Chez nous, la répartition est claire :
- L'humain
est l'architecte pédagogique : C'est lui qui
définit la stratégie, l'ancrage mémoriel et l'engagement émotionnel.
- L'IA
est l'assistant de production : Elle s'occupe de
synthétiser des documents techniques longs, de générer des quiz, des
scripts de base ou des structures de modules. Mais c'est toujours le
concepteur qui vient insuffler de la nuance, de la culture d'entreprise et
qui valide la pertinence du message.
3. Quels sont les principaux risques liés
à une utilisation généralisée de l’IA dans la formation ?
Il y a un risque réel d'uniformisation pédagogique.
Si tout le monde utilise les mêmes outils avec les mêmes instructions, on va se
retrouver avec des formations "clones", sans saveur et moins
engageantes. C'est la mort de l'attention de l'apprenant !
Ensuite, il y a la question cruciale de la fiabilité
des connaissances (les hallucinations de l'IA) et de la propriété
intellectuelle des données de l'entreprise. Enfin, nous devons rester
conscients de l'impact environnemental : l'entraînement et l'usage massif de
ces modèles ont un coût écologique qu'on ne peut plus ignorer dans nos
stratégies RSE.
4. Constatez-vous des réticences de la
part des directions RH ou Formation concernant l’IA ?
Oui, c'est un sujet fréquent. Beaucoup de nos clients
craignent de perdre le "lien humain" dans l'apprentissage. Ils ont
peur de proposer des parcours "robots", froids et désincarnés. Une
autre barrière majeure est la confidentialité des données : les
entreprises hésitent à injecter leurs savoir-faire stratégiques dans des IA
dont elles ne maîtrisent pas totalement les serveurs.
Notre rôle est d'être totalement transparents. Nous
expliquons que l'IA est un support de conception, pas un substitut au
formateur.
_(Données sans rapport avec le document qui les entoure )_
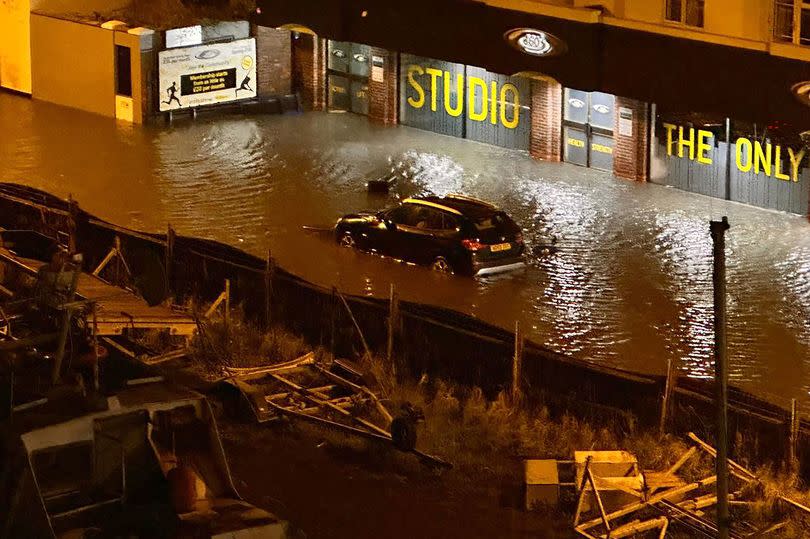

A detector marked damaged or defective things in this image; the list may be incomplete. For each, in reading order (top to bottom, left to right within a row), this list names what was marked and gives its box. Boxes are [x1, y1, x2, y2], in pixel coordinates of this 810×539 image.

Nous proposons souvent deux approches : une assistée par IA pour la
rapidité et le volume, et une approche artisanale pour les sujets hautement
stratégiques. Le client garde toujours le contrôle.
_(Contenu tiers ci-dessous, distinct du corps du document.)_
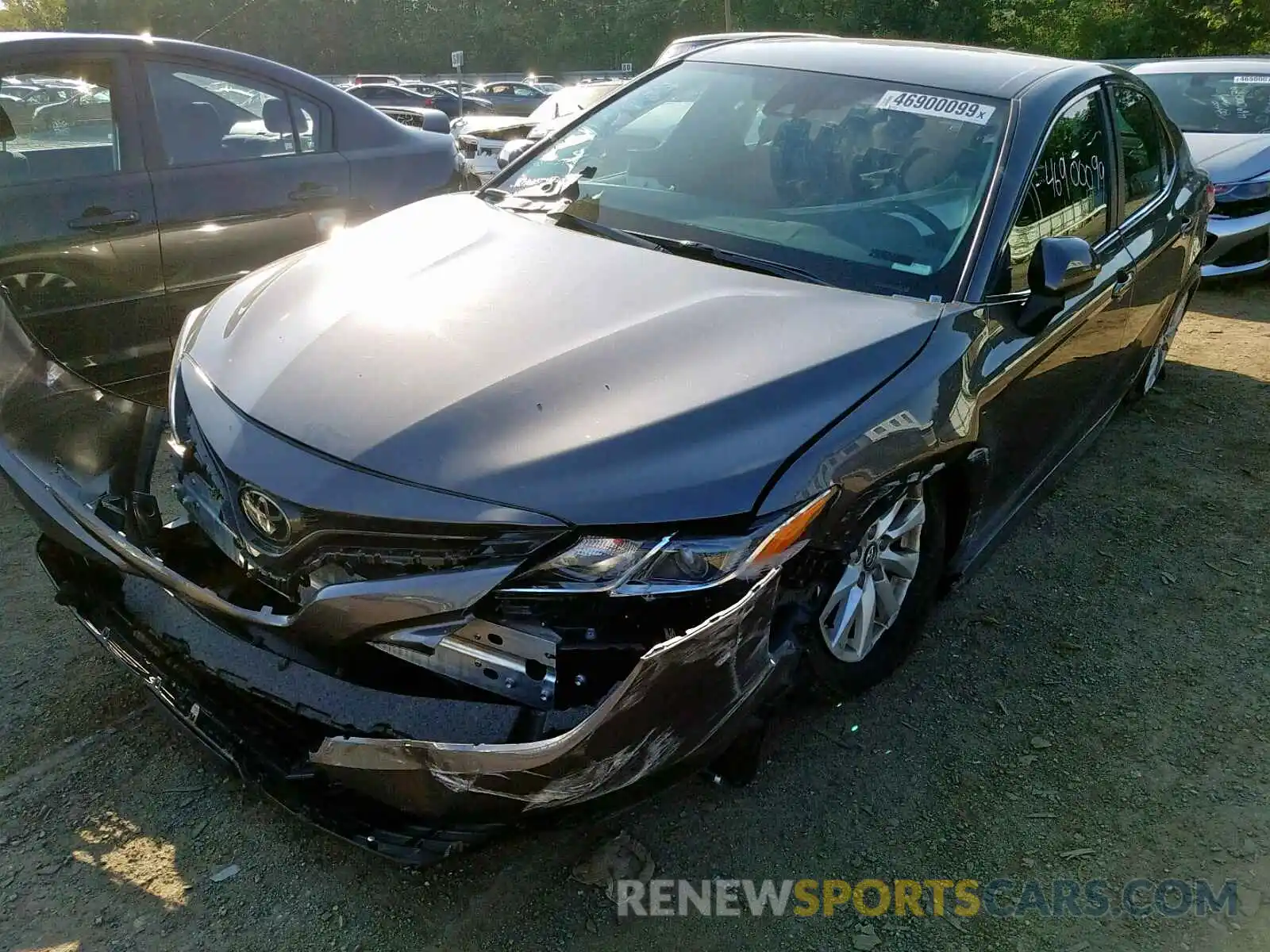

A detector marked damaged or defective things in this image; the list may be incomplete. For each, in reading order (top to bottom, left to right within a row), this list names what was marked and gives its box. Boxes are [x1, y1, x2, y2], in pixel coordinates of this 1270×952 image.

5. Comment préserver une "signature
pédagogique" propre à votre organisme face à l’IA ?
Pour éviter le contenu générique, nous avons pris une
décision ferme : l'ingénierie de haut niveau reste humaine. Ce sont nos
experts qui conçoivent le "fil rouge" et l'expérience apprenant sur
mesure. On voit trop de formations sur le marché qui se contentent de
copier-coller des réponses de ChatGPT.
Pour nous, la technologie vient seulement enrichir des
éléments spécifiques : créer un cas pratique complexe, simuler un chatbot
d'entraînement ou générer une voix off de qualité. Mais l'âme de la formation
passe par notre méthodologie propriétaire et notre compréhension du terrain.
6. Sur quels leviers miser pour continuer
à se différencier ?
La clé, c'est l'expertise métier et l'empathie.
L'IA ne peut pas reproduire la capacité à capter les signaux faibles d'une
équipe en difficulté ou l'humour qui va débloquer une situation
d'apprentissage. Notre force réside dans la pédagogie active et le "social
learning". On mise aussi sur la pédagogie : apprendre à nos clients à
devenir eux-mêmes des "utilisateurs augmentés" de ces outils.
7. À l’horizon 2030, comment imaginez-vous
l’évolution des métiers de la formation ?
Je suis très optimiste. Les formateurs ne vont pas
disparaître, ils vont être magnifiés. Le responsable formation de 2030 sera un ingénieur
d'expérience d'apprentissage hybride. Il devra maîtriser les sciences
cognitives, la narration, et savoir dialoguer avec les machines pour créer des
simulateurs ultra-réalistes.
La formation initiale des talents L&D doit être repensée. Les écoles doivent intégrer l'IA non comme un outil de triche, mais comme une nouvelle compétence d'ingénierie. Le projet de formation sera plus court, plus itératif, mais l'intelligence humaine restera le pivot pour donner du sens à l'apprentissage.